There were so many questions she wanted to ask him. Whereabouts in Spain was his retreat? Was it a house or an apartment? Who looked after it when he wasn’t there? What was he doing in Spain when he found it? Did he drive all that way or go on a train? Yet there was something about his expression that prevented her questioning him further.

An hour later he drew up at the bus stop in Exeter. Leaning close to him she wound her arms around his neck. ‘The end; once I get out of the car it’s really all over. Now I have to go home and tell fibs.’

‘It’s their own fault. They should realize you are old enough to make your own decisions.’

‘Will they know I’m different? It’s all been so wonderful. Was it wonderful for you too, Giles, darling Giles?’

For a moment he was silent, his expression inscrutable. Then, looking at her very directly, he said, ‘It has been a fortnight I shall remember all my days, if I live to be a hundred. Out you get, sweet Tessa.’

‘How long will you be away?’ she asked, not loosening her hold of him.

‘I don’t know. There are things I have to arrange. I’ll come back as soon as I can.’ Then, kissing her very gently on her forehead, he unwound her arms from him and got out of the car to get her case.

It was all over. In that moment as she climbed out and held her hand out to take her luggage, she seemed to see the fortnight flash through her mind. She too would remember it for the rest of her life. And soon he’d be back; at the thought her imagination took her to the cottage in Downing Wood and the hours they would spend together there. Before the holiday she had known nothing of love, not as she did now. As she watched him get back into the car, her memory carried her to the moments when their love-making had brought them to that pinnacle of joy, a sensation that each time had been more than physical: it had been a union of their bodies and their spirits. She wished the car door wasn’t shut and Giles already looking over his shoulder to make sure he was safe to pull out into the traffic; she wanted to remind him, to rekindle the wonder of it in his mind. But the car was moving away and she was left at the bus stop with her case.

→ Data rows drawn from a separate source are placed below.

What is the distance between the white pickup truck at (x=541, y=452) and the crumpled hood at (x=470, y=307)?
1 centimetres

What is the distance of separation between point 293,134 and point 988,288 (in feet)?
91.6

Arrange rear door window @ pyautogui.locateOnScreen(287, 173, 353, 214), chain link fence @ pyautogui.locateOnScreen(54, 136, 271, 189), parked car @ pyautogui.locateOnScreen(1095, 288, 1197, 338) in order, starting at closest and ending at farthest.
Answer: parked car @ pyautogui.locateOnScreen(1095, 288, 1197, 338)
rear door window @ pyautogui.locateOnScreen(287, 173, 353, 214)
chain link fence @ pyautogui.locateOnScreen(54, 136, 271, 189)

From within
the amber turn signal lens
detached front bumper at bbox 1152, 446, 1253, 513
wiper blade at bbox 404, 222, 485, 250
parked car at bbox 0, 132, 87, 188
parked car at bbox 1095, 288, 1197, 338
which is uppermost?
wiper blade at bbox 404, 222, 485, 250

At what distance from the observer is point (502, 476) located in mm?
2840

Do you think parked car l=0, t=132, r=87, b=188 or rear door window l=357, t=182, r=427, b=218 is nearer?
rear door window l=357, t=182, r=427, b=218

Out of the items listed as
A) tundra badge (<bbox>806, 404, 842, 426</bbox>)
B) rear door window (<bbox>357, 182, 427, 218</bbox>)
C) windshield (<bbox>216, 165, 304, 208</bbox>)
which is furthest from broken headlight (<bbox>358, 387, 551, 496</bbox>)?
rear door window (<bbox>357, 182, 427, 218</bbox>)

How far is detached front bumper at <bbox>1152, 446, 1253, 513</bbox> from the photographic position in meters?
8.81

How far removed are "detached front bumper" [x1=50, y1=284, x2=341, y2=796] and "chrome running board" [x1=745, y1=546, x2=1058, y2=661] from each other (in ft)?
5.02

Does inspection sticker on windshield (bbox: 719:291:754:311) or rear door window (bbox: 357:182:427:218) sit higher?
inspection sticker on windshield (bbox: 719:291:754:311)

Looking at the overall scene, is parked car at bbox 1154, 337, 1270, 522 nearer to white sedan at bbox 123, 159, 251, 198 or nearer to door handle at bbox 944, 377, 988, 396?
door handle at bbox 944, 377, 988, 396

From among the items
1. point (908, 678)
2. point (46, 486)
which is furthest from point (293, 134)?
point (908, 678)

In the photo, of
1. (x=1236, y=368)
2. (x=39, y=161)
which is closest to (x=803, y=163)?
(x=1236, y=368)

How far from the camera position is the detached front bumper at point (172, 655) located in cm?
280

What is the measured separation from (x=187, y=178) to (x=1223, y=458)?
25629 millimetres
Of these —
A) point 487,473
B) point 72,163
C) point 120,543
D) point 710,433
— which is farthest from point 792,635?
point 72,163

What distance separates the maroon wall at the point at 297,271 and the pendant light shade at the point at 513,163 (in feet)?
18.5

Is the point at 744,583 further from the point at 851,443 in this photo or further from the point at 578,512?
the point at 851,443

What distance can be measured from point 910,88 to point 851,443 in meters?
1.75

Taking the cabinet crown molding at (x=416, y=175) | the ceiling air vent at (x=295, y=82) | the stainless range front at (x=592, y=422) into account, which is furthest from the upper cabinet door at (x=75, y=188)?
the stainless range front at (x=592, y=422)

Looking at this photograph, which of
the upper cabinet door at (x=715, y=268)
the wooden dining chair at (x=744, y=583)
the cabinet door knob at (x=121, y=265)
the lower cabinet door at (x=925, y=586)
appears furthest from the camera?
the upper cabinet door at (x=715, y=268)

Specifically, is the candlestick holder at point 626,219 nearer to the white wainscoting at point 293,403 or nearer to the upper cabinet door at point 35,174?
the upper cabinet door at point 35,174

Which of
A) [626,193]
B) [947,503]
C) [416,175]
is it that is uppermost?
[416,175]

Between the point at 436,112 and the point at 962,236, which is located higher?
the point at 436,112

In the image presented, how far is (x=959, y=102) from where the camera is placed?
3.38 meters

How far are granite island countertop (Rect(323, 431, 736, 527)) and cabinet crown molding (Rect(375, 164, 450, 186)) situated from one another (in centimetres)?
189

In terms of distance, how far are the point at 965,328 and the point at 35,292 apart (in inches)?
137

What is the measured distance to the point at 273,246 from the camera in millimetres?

If only she could talk about it to someone. But she mustn’t. And in any case, who could she talk to? She believed Naomi would have understood what she meant, and yet surely there was no logic in her thinking. Naomi and Richard were ancient, thought the twenty year old, and yet there was something about them that told her they would understand the wonder of what she had discovered. But she knew she couldn’t. And if she were honest with herself she knew she wanted to hear herself put it into words and yet she wanted to hug it to herself. Soon Giles would come home from Spain and then there would be no need to find the right words; for him as well as for her what they had shared had been glorious. She thought of Amelia and seemed to hear her familiar voice: ‘Rejoice’. Yes, Gran knew.